The problem: Extend the passage below about Connor's (LB's) move from home to an assessment and treatment unit and the barriers to his voice being heard, picking up right after its final sentence.

Given text:
=== Section Start ===

So if health and care services don’t hear the voices that are shouting loudly what about the people who have no family, no advocate, no-one speaking for them? The Department of Health’s Winterbourne View report, noted: “Failure to listen to people…and their families [is] a common experience and totally unacceptable”. So a voice is speaking, but what are the barriers to being heard then?

Connor went from being at home with his family to being on an assessment and treatment unit. Let’s take a moment to think about what a home environment might be like, familiar, comforting and for LB somewhere where he and his family would have spent years navigating what a good life looked like, he shared a room with his brother his whole life, creating an environment where he could be expressive and learn to speak his mind.

Imagine being 18 years old and moving into a hospital environment, to live, for 107 days (or, sadly, possibly longer)?

LB was admitted under the Mental Capacity Act, later he was detained under the Mental Health Act. The independent investigation highlighted that staff on the unit tried to explain his rights but LB became distressed so they stopped. The independent investigation suggests there was a lack of clarity from staff both about the purpose of the unit and about why LB was there; if staff did not have a clear understanding of why LB was there how on earth could LB have understood? Shouldn’t he have been helped to understand?

=== Section End ===

Entries supplied:
=== Section Start ===

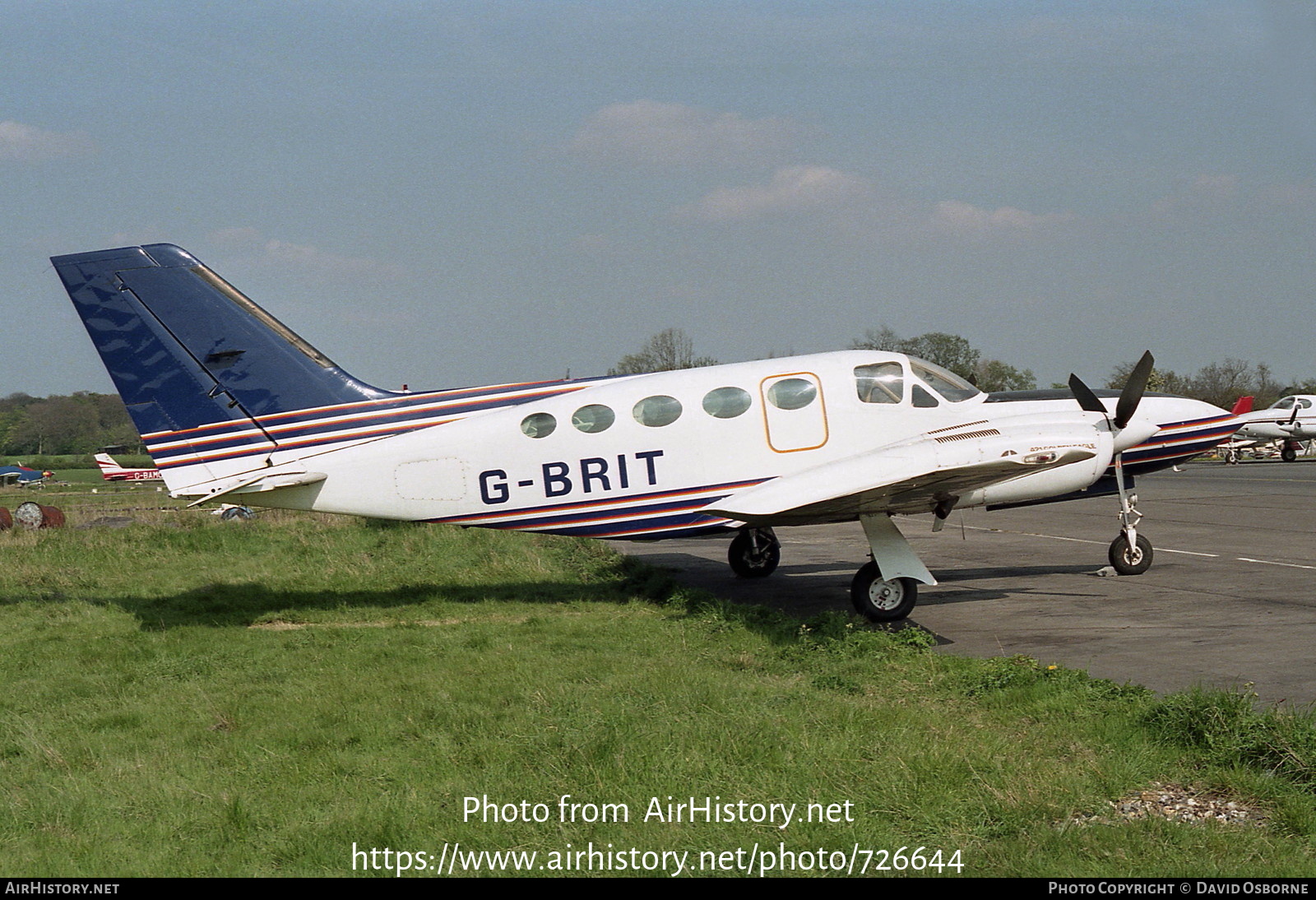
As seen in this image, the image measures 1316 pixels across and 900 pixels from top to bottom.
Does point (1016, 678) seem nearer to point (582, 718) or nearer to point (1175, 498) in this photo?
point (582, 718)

=== Section End ===
=== Section Start ===

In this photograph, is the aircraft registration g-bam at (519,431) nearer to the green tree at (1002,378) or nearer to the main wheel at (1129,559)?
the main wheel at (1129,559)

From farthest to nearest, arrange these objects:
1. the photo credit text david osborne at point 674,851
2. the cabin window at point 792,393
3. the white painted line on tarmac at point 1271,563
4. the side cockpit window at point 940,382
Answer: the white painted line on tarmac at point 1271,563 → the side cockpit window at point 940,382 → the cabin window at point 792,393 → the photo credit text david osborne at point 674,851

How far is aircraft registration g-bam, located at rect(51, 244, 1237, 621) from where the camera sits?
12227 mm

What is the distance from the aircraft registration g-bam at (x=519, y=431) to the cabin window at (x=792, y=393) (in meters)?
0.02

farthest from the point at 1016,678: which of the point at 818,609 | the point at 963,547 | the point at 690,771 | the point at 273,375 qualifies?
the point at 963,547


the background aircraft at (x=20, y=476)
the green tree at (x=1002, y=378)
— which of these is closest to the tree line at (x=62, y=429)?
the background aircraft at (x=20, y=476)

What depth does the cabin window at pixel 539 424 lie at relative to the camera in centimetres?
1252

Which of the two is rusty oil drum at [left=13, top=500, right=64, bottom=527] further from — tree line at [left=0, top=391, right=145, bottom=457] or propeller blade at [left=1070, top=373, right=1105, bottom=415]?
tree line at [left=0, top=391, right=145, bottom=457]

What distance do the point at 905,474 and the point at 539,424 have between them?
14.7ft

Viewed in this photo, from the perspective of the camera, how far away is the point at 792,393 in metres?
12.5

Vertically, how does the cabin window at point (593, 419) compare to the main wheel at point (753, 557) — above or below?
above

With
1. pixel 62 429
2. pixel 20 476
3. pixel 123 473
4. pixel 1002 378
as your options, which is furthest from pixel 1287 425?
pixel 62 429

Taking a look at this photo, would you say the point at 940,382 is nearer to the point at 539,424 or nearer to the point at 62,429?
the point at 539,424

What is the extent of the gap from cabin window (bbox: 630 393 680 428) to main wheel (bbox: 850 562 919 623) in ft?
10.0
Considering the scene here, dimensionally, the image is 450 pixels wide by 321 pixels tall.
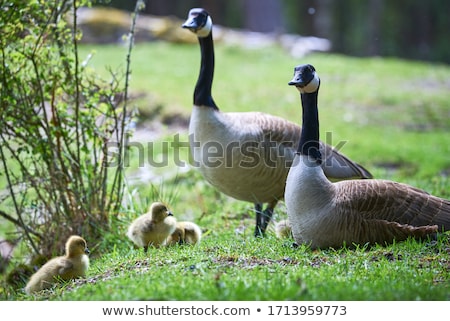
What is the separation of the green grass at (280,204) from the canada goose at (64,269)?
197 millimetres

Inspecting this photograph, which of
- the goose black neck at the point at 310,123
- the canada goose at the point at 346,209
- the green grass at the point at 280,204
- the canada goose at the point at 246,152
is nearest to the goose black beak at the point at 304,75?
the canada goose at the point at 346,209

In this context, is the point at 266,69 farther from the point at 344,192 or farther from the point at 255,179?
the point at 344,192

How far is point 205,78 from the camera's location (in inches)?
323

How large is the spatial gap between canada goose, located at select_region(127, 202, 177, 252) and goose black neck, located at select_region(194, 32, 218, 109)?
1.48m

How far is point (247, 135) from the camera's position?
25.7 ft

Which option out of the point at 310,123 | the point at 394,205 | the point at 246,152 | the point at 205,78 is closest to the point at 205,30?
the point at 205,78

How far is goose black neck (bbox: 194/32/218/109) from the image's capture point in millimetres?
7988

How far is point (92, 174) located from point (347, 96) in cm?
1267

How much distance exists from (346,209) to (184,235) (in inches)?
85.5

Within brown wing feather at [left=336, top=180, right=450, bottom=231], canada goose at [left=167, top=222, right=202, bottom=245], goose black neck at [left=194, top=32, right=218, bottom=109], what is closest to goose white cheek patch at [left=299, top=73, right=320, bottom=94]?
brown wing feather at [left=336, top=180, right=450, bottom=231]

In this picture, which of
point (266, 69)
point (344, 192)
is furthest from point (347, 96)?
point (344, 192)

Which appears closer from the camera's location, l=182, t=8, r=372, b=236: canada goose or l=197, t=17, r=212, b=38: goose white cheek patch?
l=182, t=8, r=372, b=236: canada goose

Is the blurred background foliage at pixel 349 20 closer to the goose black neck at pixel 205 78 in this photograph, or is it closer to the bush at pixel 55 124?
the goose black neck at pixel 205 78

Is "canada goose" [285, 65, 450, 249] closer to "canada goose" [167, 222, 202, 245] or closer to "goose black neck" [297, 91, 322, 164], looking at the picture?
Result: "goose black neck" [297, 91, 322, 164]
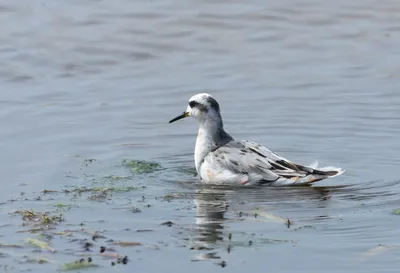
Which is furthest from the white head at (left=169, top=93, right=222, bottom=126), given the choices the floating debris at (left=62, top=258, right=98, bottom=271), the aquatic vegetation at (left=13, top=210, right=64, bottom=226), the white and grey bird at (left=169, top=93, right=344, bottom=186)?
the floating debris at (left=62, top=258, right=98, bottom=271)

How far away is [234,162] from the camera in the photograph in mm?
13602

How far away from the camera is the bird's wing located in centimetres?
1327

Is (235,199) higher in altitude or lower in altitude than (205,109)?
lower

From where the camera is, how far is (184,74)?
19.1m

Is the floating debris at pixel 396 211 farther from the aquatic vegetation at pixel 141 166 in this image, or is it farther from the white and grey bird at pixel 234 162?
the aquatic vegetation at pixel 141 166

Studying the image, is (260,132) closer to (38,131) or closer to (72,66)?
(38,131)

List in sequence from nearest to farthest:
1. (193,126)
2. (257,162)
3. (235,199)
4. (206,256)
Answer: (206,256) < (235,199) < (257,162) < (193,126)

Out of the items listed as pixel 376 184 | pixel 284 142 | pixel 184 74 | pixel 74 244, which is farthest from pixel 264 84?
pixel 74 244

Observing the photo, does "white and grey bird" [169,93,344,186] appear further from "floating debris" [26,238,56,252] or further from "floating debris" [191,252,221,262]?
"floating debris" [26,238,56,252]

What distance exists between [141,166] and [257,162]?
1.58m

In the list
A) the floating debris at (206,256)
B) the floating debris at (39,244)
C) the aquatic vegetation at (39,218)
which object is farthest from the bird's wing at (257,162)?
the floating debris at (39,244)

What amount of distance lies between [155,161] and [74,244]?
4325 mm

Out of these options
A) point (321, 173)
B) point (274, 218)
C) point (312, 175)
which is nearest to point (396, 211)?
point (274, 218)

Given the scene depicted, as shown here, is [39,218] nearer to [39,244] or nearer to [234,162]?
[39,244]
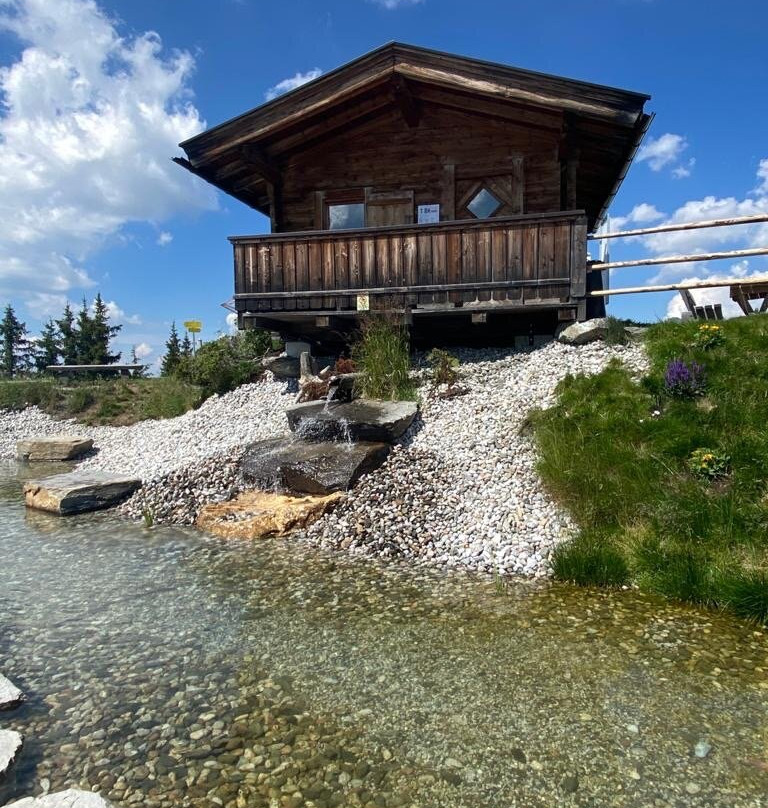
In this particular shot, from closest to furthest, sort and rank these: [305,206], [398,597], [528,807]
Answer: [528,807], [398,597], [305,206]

=== Section End ===

Exercise output:
When someone with a disability or mental health issues known to social services turns 18 they undergo a social care process called transition. In effect they transition from children’s to adult services. Who could ensure that LB did understand? His mother surely?

She had to navigate a confused and confusing access system owing to the fact that Connor was over 18 and therefore an adult and could choose or refuse to see his family (dependent, we might assume, on how well or otherwise staff communicated with him?) There is a strong sense from Sara that she wanted LB to live an independent life and make his own decisions, but under these circumstances it seems once the age of transition is reached common sense goes out of the window and regulations about access become king. How come for the first few weeks access was largely unrestricted? Was there some sort of unspoken settling in period after which families are somehow no longer needed?

A final word on speaking up in care settings, I strongly believe that all vulnerable adults should have access to someone who can help them speak up or speak on their behalf, the Care Bill looks set to move in this direction, but how will it be paid for and how will it be delivered? People have had a right to an Independent Mental Health Advocate under the MHA for some years now and we know many don’t see this right respected because of patchy provision, poor commissioning or poor application of the law.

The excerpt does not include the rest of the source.